Case frequency versus case distance during learning

Thu Nov 14 08:59:03 EST 1991

Dear connectionists

During learning the gradient methods use a mix of case similarity
(euclidian) and case frequency to direct each step in the
hyperspace. Each weight is changed with a certain magnitude:

    delta W = (Target-Output) * f'(Act) * f(Act-1)
    (for Back-propagation)

to adjust weights between the (last) hidden layer and the output
layer. I have wondered how much emphasis Back-propagation puts on
"case similarity" (euclidian) while determining delta W.

The underlying problem is the following:

  *  How large a role plays the number of cases (in each
     category) compared to their (euclidian) (dis)similarity in
     adjusting the weights?

It is a relevant question to pose because other learning
algorithms such as ID3 *only* rely on case frequencies and NOT on
distance between patterns within a cluster as well as distance
between patterns belonging to different clusters.
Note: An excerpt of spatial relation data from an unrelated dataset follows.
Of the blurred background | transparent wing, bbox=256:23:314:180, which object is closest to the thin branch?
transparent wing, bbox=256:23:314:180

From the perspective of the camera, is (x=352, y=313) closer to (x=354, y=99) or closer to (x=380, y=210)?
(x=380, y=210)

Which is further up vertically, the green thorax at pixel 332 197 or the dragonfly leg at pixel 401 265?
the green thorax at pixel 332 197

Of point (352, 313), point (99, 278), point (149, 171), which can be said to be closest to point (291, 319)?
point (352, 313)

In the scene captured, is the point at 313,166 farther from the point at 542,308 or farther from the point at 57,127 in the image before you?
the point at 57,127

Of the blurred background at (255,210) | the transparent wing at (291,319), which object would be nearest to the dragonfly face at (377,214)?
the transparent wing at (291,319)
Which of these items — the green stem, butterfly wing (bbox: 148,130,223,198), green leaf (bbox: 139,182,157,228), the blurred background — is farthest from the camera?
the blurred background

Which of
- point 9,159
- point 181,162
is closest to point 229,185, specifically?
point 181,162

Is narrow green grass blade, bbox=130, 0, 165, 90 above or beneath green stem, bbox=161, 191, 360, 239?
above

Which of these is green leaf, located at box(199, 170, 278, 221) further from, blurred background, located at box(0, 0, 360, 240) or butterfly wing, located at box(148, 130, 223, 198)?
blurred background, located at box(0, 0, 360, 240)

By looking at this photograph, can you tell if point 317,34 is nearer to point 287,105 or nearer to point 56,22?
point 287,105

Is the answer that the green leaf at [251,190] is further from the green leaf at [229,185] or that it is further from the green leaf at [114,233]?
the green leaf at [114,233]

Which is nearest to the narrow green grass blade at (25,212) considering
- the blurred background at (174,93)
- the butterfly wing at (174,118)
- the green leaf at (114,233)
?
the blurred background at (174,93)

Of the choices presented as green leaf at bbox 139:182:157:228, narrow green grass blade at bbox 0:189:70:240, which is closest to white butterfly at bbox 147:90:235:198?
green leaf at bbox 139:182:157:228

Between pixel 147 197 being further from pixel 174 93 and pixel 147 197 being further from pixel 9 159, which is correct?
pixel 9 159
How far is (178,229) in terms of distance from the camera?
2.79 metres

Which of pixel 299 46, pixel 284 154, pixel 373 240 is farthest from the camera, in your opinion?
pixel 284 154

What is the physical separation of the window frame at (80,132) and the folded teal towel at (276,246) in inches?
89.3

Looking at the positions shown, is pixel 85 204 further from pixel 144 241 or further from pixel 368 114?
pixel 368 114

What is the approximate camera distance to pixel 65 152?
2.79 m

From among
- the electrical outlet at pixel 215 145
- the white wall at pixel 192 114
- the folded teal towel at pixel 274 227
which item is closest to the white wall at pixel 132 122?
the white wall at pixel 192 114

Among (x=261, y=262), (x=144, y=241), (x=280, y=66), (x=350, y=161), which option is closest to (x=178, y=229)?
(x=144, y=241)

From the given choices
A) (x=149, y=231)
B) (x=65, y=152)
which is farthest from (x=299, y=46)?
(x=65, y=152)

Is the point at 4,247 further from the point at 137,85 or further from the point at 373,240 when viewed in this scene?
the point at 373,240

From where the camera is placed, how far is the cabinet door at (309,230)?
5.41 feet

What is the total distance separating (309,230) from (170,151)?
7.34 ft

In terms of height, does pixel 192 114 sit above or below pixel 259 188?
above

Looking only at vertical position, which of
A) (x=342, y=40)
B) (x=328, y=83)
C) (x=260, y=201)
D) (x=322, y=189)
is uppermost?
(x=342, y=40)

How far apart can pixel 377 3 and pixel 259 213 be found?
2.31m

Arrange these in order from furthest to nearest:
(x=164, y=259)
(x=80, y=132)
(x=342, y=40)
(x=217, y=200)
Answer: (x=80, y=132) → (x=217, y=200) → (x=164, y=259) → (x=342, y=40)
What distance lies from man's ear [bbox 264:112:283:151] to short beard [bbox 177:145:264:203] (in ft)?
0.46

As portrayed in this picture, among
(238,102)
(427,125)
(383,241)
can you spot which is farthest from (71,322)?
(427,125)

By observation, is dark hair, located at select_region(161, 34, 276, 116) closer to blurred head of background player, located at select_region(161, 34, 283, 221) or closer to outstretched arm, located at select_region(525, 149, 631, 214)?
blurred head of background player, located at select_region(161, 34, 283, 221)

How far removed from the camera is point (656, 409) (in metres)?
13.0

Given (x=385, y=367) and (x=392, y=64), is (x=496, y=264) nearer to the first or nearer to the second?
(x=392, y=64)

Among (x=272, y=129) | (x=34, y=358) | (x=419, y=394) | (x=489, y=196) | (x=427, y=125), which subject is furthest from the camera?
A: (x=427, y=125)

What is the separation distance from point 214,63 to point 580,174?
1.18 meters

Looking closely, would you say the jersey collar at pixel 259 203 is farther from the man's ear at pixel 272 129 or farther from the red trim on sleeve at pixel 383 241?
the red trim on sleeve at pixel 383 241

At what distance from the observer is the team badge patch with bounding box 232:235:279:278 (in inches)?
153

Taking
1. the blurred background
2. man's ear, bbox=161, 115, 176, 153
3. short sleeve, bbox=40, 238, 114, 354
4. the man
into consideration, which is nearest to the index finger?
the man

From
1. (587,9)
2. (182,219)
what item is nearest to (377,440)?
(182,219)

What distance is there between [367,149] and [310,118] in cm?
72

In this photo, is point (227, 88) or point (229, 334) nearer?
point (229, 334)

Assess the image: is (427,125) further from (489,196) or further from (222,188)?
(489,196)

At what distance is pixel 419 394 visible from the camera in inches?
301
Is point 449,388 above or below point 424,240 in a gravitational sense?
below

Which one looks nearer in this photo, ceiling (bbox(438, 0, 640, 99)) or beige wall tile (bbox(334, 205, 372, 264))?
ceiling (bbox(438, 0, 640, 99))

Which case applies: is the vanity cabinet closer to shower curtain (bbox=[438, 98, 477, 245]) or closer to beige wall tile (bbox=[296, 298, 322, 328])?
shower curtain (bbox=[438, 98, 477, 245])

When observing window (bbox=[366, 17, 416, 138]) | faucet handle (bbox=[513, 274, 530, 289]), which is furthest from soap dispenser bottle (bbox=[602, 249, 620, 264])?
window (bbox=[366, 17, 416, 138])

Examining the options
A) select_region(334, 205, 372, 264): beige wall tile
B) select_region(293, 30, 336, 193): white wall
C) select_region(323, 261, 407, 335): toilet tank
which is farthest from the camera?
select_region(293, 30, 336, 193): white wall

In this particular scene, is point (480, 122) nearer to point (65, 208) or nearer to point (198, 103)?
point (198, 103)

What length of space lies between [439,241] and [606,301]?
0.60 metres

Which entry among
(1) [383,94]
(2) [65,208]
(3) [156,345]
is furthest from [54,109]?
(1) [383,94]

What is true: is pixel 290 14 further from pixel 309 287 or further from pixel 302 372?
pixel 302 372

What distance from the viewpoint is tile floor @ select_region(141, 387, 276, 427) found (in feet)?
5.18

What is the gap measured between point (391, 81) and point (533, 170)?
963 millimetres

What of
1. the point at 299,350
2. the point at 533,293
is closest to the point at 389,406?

My question might already have been answered by some one in a
paper. Is this the case, then don't bother the other
connectionists with it, but mail me directly. Otherwise, it is a
highly relevant question to pose, because the input
representation then plays a role for how fast a network learns
and furthermore its ability to generalize.

Best regards
Michael Egmont-Petersen

Institute for Computer and Systems Sciences
Copenhagen Business School
DK-1925 Frb. C.
Denmark

E-mail: michael at dasy.cbs.dk